Perilaku bully memang bukan perkara mudah untuk diatasi. Faktor keluarga, lingkungan, tekanan dari teman atau kelompok, serta status di media sosial adalah alasan tindakan merundung orang lain marak terjadi.

Perundungan tidak selalu dalam bentuk pemukulan atau intimidasi secara langsung. Seseorang juga bisa dikategorikan melakukan bullying dengan cara melakukan pelecehan atau intimidasi di media sosial.

Untuk mencegah perilaku bullying tentunya diperlukan campur tangan banyak pihak. Bukan hanya sekolah, Moms dan Dads selaku orang tua juga bisa ikut melakukan tindakan preventif agar anak tidak tumbuh besar menjadi sosok pelaku bullying. Lantas bagaimana caranya?

1. Beri cukup perhatian

Ya, inilah hal paling mendasar untuk mengurangi risiko anak tumbuh menjadi sosok pem-bully. Namun, tidak sekadar memperhatikan keseharian anak, Moms dan Dads juga perlu menunjukkan bahwa Anda benar-benar peduli dan menaruh minat terhadap kehidupannya. Dengan begitu, anak akan sungguh-sungguh merasa disayang dan diperhatikan. Ia akan merasa memiliki tempat untuk berlindung dan tak perlu membuktikan diri atau mencari perhatian di tempat lain.

2. Bangun komunikasi yang baik

Seperti dilansir oleh situs StopBullying.gov, anak-anak sesungguhnya masih sangat membutuhkan arahan atau nasihat dari kedua orang tuanya dalam mengambil keputusan. Hanya saja, komunikasi yang buruk kerap menjadi alasan anak enggan untuk curhat kepada orang tuanya sehingga mereka jadi salah melangkah.

Oleh sebab itu, penting bagi Anda untuk membangun komunikasi yang baik dengan anak. Mulailah dengan cara yang sederhana, seperti bertanya “Bagaimana sekolahmu hari ini?” atau “Kamu lebih suka kita berlibur ke gunung atau ke pantai?”.

Biarkan anak mengeluarkan pendapat tanpa harus selalu merasa dihakimi. Dengan begitu, ia akan lebih memilih untuk curhat kepada orang tuanya saat menghadapi masalah.

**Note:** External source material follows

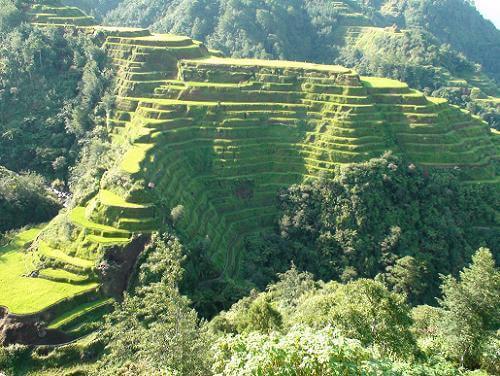Uitzichtpunt rijstterrassen Banaue (Banaue View Point), Luzon, Filipijnen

3. Ajarkan anak untuk memiliki empati dan simpati

Maraknya kasus bullying juga dipicu oleh kurangnya rasa empati dan simpati anak terhadap orang lain. Saat melihat ada anak lain yang memiliki kekurangan, alih-alih memberikan dukungan, mereka malah mengejek dan merundungnya.

Selain itu, Moms juga perlu memastikan anak memiliki sikap saling menghormati, menghargai, dan bisa bersikap ramah terhadap orang lain yang berbeda dari segi jenis kelamin, agama, status ekonomi, serta mereka yang memiliki kebutuhan khusus. Mengajarkan hal ini kepada anak bisa dengan cara memberi contoh. Bagaimana Moms dan Dads bersikap terhadap orang lain, tetangga, atau bahkan pekerja rumah tangga di rumah akan dilihat oleh anak. Jika Anda memberikan contoh yang baik, maka anak pun akan mengikuti.

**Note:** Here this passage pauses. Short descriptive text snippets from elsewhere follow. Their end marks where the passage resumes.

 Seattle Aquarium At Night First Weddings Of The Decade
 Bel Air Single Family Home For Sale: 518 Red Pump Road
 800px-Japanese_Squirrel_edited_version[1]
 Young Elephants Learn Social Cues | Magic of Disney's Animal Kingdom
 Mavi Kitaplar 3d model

4. Tumbuhkan karakter kuat

Menumbuhkan karakter kuat dalam diri anak juga tak kalah penting. Anak perlu memiliki ego. Ego adalah identitas diri. Tanpa ego, anak tidak akan bisa membedakan antara dirinya dengan orang lain.

Pada umumnya, anak mencapai puncak egosentris pada usia 7 tahun. Di periode ini, mungkin terkesan anak tidak memiliki akhlak karena tak ingin berbagi atau sulit untuk mengalah. Namun, egosentris ini adalah hal yang wajar dan harus terpuaskan agar tidak menimbulkan luka ego sehingga menjadi kurang percaya diri.

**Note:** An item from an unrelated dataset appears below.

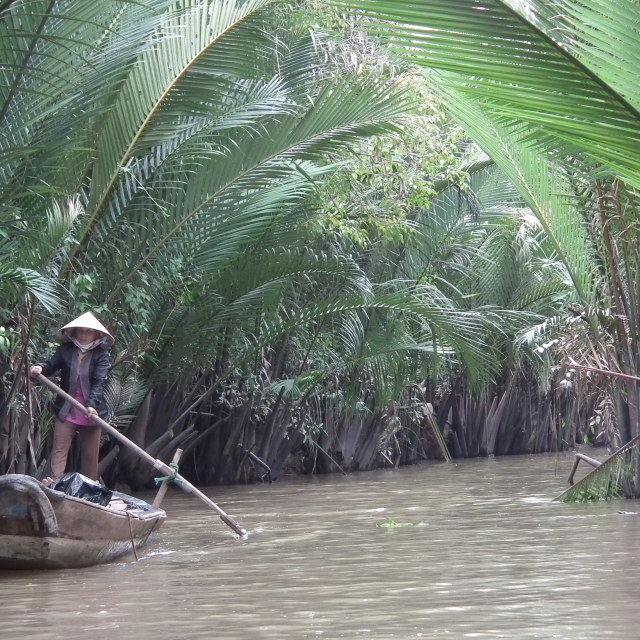 """Mekong Delta"" stock image"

Jadi, di masa egosentrisnya, jangan selalu memaksa anak untuk berbagi atau mengalah saat emosinya memuncak. Namun, ketika mulai mereda, Moms bisa mengajarkan betapa indahnya berbagi dan berbuat baik.

Anak yang memiliki ego dan karakter kuat tidak akan mudah terbawa arus pergaulan. Ia bisa berjuang atau berdiri sendiri untuk mempertahankan prinsip yang dianggapnya benar.

5. Kenali teman-temannya

Tidak ada salahnya jika  Moms dan Dads mencari tahu dengan siapa anak Anda bergaul. Jika memang dirasa teman-temannya memberikan pengaruh negatif, maka Anda bisa membicarakannya secara khusus.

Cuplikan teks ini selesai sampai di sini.